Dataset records
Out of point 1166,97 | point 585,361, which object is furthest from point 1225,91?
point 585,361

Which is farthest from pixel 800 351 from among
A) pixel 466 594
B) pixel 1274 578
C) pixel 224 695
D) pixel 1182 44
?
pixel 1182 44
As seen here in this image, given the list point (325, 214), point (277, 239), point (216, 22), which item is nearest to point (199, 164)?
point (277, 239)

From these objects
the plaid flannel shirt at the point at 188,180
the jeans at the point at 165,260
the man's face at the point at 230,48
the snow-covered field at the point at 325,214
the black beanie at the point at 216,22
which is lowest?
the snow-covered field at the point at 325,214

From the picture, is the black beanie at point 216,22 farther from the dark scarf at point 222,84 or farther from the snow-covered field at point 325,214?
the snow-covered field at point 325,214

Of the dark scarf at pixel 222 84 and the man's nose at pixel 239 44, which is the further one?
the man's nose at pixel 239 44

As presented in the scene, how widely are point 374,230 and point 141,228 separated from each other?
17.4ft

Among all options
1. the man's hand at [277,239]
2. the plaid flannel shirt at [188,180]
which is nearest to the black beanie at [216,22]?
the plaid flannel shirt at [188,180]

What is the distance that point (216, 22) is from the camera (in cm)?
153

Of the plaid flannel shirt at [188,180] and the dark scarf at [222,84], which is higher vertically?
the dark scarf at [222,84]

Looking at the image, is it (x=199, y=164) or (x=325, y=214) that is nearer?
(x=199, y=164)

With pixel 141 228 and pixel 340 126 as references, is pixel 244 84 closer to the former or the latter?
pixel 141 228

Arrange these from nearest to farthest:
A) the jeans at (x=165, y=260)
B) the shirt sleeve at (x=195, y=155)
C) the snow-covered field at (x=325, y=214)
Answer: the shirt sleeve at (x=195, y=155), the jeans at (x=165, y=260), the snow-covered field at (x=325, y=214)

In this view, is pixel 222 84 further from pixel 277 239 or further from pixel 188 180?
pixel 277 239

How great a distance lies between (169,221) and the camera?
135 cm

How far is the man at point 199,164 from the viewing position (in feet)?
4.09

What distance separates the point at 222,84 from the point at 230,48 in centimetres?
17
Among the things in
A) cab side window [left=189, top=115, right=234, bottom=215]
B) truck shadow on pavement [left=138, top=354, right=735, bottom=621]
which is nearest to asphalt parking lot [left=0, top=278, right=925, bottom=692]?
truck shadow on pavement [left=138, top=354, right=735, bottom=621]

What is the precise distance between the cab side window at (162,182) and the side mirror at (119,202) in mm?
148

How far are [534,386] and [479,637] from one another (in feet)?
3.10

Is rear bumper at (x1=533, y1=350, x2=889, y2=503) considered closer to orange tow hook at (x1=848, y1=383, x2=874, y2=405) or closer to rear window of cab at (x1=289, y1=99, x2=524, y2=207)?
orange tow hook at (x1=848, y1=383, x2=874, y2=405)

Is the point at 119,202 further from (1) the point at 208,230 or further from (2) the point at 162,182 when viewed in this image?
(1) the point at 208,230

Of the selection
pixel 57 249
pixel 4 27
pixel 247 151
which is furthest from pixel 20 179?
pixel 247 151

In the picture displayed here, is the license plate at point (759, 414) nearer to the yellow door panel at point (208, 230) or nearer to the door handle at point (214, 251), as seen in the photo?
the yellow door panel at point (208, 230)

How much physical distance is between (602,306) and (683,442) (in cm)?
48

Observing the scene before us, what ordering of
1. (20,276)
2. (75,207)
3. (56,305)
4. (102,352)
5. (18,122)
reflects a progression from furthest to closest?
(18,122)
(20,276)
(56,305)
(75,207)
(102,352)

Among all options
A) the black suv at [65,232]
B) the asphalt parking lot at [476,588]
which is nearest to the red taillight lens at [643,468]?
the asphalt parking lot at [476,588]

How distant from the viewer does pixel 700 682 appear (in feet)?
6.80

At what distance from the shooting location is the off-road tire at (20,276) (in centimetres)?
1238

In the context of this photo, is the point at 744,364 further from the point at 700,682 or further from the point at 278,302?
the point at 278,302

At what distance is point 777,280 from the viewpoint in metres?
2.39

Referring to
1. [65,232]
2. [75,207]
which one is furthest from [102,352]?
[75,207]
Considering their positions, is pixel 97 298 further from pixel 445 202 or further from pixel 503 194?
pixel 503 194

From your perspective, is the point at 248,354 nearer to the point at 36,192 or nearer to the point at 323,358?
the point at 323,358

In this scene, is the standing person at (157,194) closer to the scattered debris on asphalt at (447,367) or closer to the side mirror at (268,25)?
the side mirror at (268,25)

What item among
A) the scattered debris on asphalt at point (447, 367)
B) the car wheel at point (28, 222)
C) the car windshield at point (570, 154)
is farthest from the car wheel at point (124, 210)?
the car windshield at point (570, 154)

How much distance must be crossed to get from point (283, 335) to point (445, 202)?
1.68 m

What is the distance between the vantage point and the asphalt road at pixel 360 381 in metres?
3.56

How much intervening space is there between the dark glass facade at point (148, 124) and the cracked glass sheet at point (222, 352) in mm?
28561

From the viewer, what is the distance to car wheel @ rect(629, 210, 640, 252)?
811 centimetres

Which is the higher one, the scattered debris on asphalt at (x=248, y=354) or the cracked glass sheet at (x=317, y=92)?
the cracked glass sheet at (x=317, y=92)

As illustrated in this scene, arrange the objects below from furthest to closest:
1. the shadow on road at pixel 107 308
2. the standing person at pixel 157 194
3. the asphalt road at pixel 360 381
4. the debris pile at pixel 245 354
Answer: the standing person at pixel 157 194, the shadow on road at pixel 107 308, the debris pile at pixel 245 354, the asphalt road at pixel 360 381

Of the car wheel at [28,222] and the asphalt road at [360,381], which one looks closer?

* **Task to carry out**
Retype the records above exactly.

* **Correct result**
Out of point 1166,97 | point 585,361, which object is furthest from point 1225,91?
point 585,361

Which is farthest from pixel 800 351 from among
A) pixel 466 594
B) pixel 1274 578
C) pixel 224 695
D) pixel 1182 44
?
pixel 1182 44
As seen here in this image, given the list point (325, 214), point (277, 239), point (216, 22), which item is nearest to point (199, 164)?
point (277, 239)

From these objects
the plaid flannel shirt at the point at 188,180
the jeans at the point at 165,260
the man's face at the point at 230,48
the snow-covered field at the point at 325,214
the black beanie at the point at 216,22
which is lowest?
the snow-covered field at the point at 325,214

From the picture, is the black beanie at point 216,22 farther from the dark scarf at point 222,84 or farther from the snow-covered field at point 325,214?
the snow-covered field at point 325,214

Of the dark scarf at pixel 222 84 and the man's nose at pixel 239 44, which is the further one?
the man's nose at pixel 239 44

As presented in the scene, how widely are point 374,230 and point 141,228 separated from each other?
17.4ft

Among all options
1. the man's hand at [277,239]
2. the plaid flannel shirt at [188,180]
which is nearest to the black beanie at [216,22]?
the plaid flannel shirt at [188,180]

What is the distance that point (216, 22) is from the camera (in cm)?
153

Of the plaid flannel shirt at [188,180] and the dark scarf at [222,84], which is higher vertically?
the dark scarf at [222,84]

Looking at the image, is it (x=199, y=164) or (x=325, y=214) that is nearer?
(x=199, y=164)

With pixel 141 228 and pixel 340 126 as references, is pixel 244 84 closer to the former or the latter?
pixel 141 228

Arrange these from nearest to farthest:
A) the jeans at (x=165, y=260)
B) the shirt sleeve at (x=195, y=155)
C) the snow-covered field at (x=325, y=214)
Answer: the shirt sleeve at (x=195, y=155), the jeans at (x=165, y=260), the snow-covered field at (x=325, y=214)

In this view, is pixel 222 84 further from pixel 277 239 or further from pixel 188 180?
pixel 277 239

How great a distance lies between (169,221) and the camera?
135 cm

How far is the man at point 199,164 from the viewing position (in feet)?
4.09

What distance separates the point at 222,84 from the point at 230,48 in centimetres?
17
Among the things in
A) cab side window [left=189, top=115, right=234, bottom=215]
B) truck shadow on pavement [left=138, top=354, right=735, bottom=621]
which is nearest to asphalt parking lot [left=0, top=278, right=925, bottom=692]?
truck shadow on pavement [left=138, top=354, right=735, bottom=621]

What is the precise distance between the cab side window at (162,182) and the side mirror at (119,202) in mm?
148

How far are [534,386] and [479,637] from one another (in feet)?
3.10

Is rear bumper at (x1=533, y1=350, x2=889, y2=503) considered closer to orange tow hook at (x1=848, y1=383, x2=874, y2=405) or closer to rear window of cab at (x1=289, y1=99, x2=524, y2=207)?
orange tow hook at (x1=848, y1=383, x2=874, y2=405)

Is the point at 119,202 further from (1) the point at 208,230 or further from (2) the point at 162,182 when viewed in this image?
(1) the point at 208,230

Of the selection
pixel 57 249
pixel 4 27
pixel 247 151
which is furthest from pixel 20 179?
pixel 247 151

In the picture displayed here, is the license plate at point (759, 414) nearer to the yellow door panel at point (208, 230) or nearer to the door handle at point (214, 251), as seen in the photo?
the yellow door panel at point (208, 230)

How much physical distance is between (602,306) and (683,442) (in cm)?
48

Observing the scene before us, what ordering of
1. (20,276)
2. (75,207)
3. (56,305)
4. (102,352)
5. (18,122)
reflects a progression from furthest to closest?
(18,122)
(20,276)
(56,305)
(75,207)
(102,352)

Among all options
A) the black suv at [65,232]
B) the asphalt parking lot at [476,588]
which is nearest to the red taillight lens at [643,468]?
the asphalt parking lot at [476,588]

How distant from the viewer does pixel 700 682 appear (in feet)?
6.80

At what distance from the shooting location is the off-road tire at (20,276) (in centimetres)?
1238

In the context of this photo, is the point at 744,364 further from the point at 700,682 or further from the point at 278,302?
the point at 278,302

At what distance is point 777,280 from the viewpoint in metres?
2.39

Referring to
1. [65,232]
2. [75,207]
which one is furthest from [102,352]?
[75,207]
Considering their positions, is pixel 97 298 further from pixel 445 202 or further from pixel 503 194?
pixel 503 194

From your perspective, is the point at 248,354 nearer to the point at 36,192 or nearer to the point at 323,358?
the point at 323,358

In this scene, is the standing person at (157,194) closer to the scattered debris on asphalt at (447,367) or closer to the side mirror at (268,25)?
the side mirror at (268,25)

What item among
A) the scattered debris on asphalt at point (447, 367)
B) the car wheel at point (28, 222)
C) the car windshield at point (570, 154)
is farthest from the car wheel at point (124, 210)?
the car windshield at point (570, 154)

How much distance must be crossed to get from point (283, 335) to point (445, 202)?
1.68 m

What is the distance between the vantage point and the asphalt road at pixel 360 381 in metres?
3.56

How much intervening space is there between the dark glass facade at point (148, 124) and the cracked glass sheet at point (222, 352) in mm?
28561

From the viewer, what is the distance to car wheel @ rect(629, 210, 640, 252)?
811 centimetres

Which is the higher one, the scattered debris on asphalt at (x=248, y=354) or the cracked glass sheet at (x=317, y=92)?
the cracked glass sheet at (x=317, y=92)

As illustrated in this scene, arrange the objects below from furthest to closest:
1. the shadow on road at pixel 107 308
2. the standing person at pixel 157 194
3. the asphalt road at pixel 360 381
4. the debris pile at pixel 245 354
Answer: the standing person at pixel 157 194, the shadow on road at pixel 107 308, the debris pile at pixel 245 354, the asphalt road at pixel 360 381

Of the car wheel at [28,222] and the asphalt road at [360,381], which one looks closer?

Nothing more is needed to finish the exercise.